Charles Shepherd

Personal information
- Born: 27 February 1887 Barbados
- Died: 31 July 1968 (aged 81) Cardiff, Wales

Sport
- Sport: Field hockey

Senior career
- Years: Team / Caps / Goals
- 1908: Whitchurch / - / -

National team
- Years: Team / Caps / Goals
- –: Wales /  / -

Medal record
Representing Great Britain Wales
Olympic Games
| Bronze medal – third place | 1908 London | Team |

= Charles Shepherd (field hockey) =

Welsh field hockey player

Charles Woolley Shepherd (27 February 1887 - 31 July 1968) was a field hockey player from Wales who competed in the 1908 Summer Olympics with the Welsh team and won the bronze medal.

== Biography ==
Shepherd was born in Barbados, the son of a doctor. In 1891, the family moved to Cardiff in Wales and after studying Cardiff College, London University, and Charing Cross Hospital, Shepherd would follow his father's trade by becoming a GP himself.

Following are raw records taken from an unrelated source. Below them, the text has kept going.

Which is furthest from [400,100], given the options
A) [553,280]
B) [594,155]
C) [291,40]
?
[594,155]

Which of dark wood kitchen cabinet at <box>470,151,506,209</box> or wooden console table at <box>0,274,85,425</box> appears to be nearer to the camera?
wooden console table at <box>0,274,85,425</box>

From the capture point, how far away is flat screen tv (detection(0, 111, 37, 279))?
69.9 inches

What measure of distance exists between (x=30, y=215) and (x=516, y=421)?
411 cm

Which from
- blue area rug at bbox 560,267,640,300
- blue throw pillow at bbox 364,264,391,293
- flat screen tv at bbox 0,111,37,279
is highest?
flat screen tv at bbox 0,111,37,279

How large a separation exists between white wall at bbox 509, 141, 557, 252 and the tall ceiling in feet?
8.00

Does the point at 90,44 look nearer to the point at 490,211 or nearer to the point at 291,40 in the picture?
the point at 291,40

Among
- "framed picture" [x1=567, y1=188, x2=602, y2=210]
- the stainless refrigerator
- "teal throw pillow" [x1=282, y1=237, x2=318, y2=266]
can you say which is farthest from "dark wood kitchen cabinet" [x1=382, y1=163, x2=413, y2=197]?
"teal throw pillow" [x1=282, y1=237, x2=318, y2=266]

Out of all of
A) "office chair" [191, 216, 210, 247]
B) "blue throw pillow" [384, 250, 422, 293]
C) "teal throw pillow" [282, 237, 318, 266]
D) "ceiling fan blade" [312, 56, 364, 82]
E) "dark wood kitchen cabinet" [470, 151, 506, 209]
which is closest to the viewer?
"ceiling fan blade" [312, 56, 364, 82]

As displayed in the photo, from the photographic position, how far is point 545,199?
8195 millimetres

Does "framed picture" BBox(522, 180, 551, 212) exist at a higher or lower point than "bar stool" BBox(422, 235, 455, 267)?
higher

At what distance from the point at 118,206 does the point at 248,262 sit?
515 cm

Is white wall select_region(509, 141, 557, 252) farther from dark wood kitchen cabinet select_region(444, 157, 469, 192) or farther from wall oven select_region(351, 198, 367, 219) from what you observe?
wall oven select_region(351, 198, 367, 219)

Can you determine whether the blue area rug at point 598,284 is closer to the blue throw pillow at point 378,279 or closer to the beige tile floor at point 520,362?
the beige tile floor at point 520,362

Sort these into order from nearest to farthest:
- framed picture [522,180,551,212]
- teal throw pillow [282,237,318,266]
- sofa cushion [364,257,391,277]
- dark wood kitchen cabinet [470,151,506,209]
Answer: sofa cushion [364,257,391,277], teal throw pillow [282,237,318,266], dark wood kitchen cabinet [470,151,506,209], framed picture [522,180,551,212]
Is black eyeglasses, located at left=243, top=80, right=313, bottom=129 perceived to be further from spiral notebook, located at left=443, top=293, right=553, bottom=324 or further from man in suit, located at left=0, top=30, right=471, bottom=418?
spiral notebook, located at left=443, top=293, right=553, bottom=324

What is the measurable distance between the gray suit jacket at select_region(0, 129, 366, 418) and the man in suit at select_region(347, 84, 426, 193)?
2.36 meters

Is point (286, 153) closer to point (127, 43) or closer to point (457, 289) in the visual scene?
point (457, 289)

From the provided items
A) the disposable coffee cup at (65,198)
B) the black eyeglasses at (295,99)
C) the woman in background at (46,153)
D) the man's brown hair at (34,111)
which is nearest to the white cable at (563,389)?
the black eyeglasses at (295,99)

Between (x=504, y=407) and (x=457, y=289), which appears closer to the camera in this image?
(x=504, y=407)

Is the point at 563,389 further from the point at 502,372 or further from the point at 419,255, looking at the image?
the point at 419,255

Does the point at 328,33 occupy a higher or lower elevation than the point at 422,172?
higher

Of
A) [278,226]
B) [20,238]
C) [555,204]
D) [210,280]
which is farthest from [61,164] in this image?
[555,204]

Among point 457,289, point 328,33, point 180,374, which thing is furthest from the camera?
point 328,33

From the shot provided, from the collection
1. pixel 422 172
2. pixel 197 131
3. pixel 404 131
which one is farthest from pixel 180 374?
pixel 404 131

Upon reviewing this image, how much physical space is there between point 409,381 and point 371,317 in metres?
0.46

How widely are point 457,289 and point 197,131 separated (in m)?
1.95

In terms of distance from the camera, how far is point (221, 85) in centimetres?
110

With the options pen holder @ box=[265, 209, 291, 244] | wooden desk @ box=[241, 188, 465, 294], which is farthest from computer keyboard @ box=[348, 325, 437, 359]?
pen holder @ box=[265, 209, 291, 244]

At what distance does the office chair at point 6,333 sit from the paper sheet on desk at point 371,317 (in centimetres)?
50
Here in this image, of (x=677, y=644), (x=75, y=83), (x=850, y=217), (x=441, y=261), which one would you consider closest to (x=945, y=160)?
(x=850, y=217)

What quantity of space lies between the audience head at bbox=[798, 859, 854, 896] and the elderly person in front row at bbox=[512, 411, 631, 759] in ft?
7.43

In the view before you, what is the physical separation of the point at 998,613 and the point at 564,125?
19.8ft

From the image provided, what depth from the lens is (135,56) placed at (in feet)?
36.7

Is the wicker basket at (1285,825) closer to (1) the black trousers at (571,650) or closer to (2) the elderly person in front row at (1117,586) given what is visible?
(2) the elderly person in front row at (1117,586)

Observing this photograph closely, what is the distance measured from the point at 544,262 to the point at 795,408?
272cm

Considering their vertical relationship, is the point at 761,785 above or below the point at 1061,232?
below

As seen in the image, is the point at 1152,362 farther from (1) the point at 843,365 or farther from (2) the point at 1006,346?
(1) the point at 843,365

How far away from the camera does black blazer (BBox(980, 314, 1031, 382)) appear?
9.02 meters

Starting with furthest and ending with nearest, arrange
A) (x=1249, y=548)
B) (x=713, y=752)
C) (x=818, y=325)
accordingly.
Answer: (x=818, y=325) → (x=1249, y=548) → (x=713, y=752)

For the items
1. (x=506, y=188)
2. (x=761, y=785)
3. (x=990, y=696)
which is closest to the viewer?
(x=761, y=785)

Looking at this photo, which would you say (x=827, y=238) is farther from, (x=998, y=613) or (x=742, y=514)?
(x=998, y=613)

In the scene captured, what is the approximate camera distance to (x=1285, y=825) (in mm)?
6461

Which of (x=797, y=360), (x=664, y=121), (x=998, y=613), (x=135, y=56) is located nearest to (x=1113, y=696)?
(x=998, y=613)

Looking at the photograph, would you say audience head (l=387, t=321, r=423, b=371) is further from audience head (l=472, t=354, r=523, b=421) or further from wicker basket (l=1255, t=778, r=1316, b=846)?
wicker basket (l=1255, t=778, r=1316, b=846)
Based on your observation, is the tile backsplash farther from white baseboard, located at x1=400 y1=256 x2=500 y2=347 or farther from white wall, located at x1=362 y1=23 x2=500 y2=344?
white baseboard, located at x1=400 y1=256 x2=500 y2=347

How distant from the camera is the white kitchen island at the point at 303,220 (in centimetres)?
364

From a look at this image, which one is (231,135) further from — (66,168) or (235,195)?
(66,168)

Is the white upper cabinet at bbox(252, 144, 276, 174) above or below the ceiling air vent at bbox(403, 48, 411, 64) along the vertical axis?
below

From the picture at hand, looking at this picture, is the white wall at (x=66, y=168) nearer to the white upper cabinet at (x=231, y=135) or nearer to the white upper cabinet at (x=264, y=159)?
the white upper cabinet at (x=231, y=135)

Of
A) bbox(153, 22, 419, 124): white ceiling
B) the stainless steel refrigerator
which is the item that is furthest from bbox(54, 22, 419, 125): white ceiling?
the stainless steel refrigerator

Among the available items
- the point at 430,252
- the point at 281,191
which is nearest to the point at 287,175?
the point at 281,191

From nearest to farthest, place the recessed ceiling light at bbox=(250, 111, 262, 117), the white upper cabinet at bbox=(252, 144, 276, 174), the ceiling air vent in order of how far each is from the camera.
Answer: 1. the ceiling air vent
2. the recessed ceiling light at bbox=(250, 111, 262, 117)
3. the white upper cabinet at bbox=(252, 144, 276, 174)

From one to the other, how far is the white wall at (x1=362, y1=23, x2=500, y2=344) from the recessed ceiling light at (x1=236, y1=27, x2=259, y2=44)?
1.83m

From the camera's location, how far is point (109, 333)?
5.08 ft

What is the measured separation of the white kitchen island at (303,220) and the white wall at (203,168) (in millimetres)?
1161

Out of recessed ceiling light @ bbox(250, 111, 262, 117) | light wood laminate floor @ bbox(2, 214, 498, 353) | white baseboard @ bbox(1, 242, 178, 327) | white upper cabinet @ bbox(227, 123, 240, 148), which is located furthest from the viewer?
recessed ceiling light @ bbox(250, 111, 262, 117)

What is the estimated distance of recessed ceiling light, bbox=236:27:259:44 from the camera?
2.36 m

He made his debut for Wales against Scotland in 1907 and played club hockey for Whitchurch Hockey Club.

With only six teams participating in the field hockey tournament at the 1908 Olympic Games in London, he represented Wales under the Great British flag, where the team were awarded a bronze medal despite Wales only playing in and losing one match.